In the NPR correspondent profile, which presidential campaign was McCammon assigned to cover during the 2016 election cycle?

══ Page excerpt ══

Sarah McCammon
Sarah McCammon is a National Correspondent covering the Mid-Atlantic and Southeast for NPR. Her work focuses on political, social and cultural divides in America, including abortion and reproductive rights, and the intersections of politics and religion. She's also a frequent guest host for NPR news magazines, podcasts and special coverage.
During the 2016 election cycle, she was NPR's lead political reporter assigned to the Donald Trump campaign. In that capacity, she was a regular on the NPR Politics Podcast and reported on the GOP primary, the rise of the Trump movement, divisions within the Republican Party over the future of the GOP and the role of religion in those debates.
Prior to joining NPR in 2015, McCammon reported for NPR Member stations in Georgia, Iowa and Nebraska, where she often hosted news magazines and talk shows. She's covered debates over oil pipelines in the Southeast and Midwest, agriculture in Nebraska, the rollout of the Affordable Care Act in Iowa and coastal environmental issues in Georgia.

═══
══ Records ══

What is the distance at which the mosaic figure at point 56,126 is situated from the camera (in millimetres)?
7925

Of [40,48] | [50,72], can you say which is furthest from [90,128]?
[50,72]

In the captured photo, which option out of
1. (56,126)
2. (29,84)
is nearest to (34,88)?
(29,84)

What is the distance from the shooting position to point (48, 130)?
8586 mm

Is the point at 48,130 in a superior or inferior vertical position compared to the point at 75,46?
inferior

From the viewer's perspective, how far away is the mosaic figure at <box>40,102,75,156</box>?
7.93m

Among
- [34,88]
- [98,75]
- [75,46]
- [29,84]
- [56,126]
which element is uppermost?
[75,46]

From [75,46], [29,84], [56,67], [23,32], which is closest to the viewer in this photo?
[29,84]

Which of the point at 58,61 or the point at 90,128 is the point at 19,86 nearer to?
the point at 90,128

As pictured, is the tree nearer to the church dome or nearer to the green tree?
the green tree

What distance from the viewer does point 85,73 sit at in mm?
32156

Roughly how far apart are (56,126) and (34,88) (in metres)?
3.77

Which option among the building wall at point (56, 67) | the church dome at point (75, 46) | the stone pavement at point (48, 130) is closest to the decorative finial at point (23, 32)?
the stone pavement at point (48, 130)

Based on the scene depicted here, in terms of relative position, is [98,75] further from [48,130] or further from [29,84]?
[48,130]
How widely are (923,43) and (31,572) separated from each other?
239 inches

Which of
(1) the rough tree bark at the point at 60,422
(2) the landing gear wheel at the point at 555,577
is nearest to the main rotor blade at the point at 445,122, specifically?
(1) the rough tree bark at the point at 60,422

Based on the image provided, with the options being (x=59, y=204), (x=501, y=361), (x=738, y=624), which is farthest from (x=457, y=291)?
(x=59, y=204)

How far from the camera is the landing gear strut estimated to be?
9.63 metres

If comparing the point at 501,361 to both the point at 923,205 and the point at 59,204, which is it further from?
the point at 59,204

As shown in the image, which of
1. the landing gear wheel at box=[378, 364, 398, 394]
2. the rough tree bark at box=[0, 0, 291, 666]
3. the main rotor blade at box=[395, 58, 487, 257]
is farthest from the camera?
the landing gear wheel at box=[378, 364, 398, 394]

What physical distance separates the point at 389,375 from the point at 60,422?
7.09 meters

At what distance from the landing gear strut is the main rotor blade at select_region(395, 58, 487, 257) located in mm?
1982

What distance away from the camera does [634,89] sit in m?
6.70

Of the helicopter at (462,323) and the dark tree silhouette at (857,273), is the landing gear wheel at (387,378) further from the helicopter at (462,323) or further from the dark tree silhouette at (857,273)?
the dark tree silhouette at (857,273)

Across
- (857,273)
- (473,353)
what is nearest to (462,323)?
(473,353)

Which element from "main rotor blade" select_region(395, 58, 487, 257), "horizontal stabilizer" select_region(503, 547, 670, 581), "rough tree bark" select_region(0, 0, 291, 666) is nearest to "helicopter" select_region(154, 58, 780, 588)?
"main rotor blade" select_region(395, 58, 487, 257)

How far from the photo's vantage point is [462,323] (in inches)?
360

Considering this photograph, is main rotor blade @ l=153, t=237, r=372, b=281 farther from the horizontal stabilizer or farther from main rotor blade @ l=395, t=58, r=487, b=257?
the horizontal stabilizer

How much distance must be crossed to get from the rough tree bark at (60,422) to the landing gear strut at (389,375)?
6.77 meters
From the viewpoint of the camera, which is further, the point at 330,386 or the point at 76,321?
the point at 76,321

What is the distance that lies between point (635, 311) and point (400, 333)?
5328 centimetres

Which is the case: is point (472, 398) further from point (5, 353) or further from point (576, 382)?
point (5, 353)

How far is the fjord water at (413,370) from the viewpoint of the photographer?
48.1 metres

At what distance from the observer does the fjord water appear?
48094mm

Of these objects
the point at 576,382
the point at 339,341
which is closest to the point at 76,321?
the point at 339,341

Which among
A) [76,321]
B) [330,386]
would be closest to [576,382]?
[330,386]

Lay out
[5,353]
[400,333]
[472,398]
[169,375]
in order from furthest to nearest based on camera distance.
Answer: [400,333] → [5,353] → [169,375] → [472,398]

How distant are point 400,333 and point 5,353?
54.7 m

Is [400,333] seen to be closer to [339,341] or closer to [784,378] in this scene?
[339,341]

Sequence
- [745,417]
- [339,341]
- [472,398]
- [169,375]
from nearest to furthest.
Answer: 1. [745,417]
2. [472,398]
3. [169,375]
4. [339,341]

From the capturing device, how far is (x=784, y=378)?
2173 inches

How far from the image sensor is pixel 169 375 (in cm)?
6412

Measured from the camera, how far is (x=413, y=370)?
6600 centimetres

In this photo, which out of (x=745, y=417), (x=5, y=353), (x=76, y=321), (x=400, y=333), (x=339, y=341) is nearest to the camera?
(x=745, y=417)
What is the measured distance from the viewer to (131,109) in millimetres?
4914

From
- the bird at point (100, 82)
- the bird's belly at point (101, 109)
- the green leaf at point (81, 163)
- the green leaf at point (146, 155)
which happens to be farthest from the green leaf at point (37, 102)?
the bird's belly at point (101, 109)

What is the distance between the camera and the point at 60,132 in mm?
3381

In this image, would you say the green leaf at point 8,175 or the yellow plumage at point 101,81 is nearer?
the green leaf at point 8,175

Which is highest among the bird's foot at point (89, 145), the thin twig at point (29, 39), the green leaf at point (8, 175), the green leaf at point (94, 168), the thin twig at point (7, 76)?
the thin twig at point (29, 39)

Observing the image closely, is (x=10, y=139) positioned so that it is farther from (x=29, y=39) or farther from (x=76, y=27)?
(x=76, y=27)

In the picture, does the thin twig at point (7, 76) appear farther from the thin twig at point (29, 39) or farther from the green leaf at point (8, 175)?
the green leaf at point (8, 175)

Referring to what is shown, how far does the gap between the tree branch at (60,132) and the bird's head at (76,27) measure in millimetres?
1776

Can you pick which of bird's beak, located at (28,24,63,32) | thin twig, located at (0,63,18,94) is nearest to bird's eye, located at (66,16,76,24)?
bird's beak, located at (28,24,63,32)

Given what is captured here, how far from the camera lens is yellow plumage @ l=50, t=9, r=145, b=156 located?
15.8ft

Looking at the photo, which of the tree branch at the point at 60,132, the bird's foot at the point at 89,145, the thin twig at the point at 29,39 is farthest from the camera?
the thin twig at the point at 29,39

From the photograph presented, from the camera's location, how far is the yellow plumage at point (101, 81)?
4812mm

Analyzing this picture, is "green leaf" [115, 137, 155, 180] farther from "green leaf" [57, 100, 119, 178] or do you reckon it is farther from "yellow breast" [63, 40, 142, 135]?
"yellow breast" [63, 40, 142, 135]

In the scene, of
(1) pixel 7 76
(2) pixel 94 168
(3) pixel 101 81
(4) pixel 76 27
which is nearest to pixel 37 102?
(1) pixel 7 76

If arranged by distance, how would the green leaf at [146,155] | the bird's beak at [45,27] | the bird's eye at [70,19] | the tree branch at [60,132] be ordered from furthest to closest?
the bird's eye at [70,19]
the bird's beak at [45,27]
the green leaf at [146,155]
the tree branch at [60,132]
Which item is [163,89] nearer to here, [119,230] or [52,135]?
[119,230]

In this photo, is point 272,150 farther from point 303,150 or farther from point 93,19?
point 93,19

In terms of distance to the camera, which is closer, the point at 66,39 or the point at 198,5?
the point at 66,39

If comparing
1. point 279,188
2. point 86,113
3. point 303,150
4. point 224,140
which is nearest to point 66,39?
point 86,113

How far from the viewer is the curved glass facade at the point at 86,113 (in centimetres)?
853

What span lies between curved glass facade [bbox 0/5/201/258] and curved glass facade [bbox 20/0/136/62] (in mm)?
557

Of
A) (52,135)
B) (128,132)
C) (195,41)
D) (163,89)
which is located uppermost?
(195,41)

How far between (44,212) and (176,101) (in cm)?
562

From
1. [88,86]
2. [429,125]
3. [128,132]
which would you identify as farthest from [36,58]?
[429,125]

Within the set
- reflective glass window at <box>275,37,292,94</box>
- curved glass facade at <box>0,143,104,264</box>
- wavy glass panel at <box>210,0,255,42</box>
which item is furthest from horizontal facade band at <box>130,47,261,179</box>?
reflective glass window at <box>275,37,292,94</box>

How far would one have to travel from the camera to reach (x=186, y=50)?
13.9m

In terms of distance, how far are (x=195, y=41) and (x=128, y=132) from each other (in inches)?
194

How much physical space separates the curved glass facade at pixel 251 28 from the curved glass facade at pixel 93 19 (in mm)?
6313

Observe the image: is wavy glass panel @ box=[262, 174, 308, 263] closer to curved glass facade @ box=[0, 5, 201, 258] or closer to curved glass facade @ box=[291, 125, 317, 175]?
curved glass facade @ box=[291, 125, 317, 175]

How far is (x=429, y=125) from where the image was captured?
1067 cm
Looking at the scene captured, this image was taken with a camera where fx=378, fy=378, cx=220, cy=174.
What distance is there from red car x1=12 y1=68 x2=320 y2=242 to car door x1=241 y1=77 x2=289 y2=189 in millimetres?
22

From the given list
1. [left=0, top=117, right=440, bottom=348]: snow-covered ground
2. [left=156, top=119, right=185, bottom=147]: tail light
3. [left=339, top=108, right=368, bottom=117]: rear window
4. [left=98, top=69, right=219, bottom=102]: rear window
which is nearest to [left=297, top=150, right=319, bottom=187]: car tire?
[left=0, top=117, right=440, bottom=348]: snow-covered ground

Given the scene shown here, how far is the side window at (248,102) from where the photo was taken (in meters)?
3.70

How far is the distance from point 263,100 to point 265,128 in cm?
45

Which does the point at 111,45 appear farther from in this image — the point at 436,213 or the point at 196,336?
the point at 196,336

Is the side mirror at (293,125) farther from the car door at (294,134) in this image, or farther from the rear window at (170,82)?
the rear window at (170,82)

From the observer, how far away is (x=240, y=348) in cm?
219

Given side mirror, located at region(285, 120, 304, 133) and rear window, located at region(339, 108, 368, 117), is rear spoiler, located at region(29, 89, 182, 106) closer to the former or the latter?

═══

[Full response]: The Donald Trump campaign.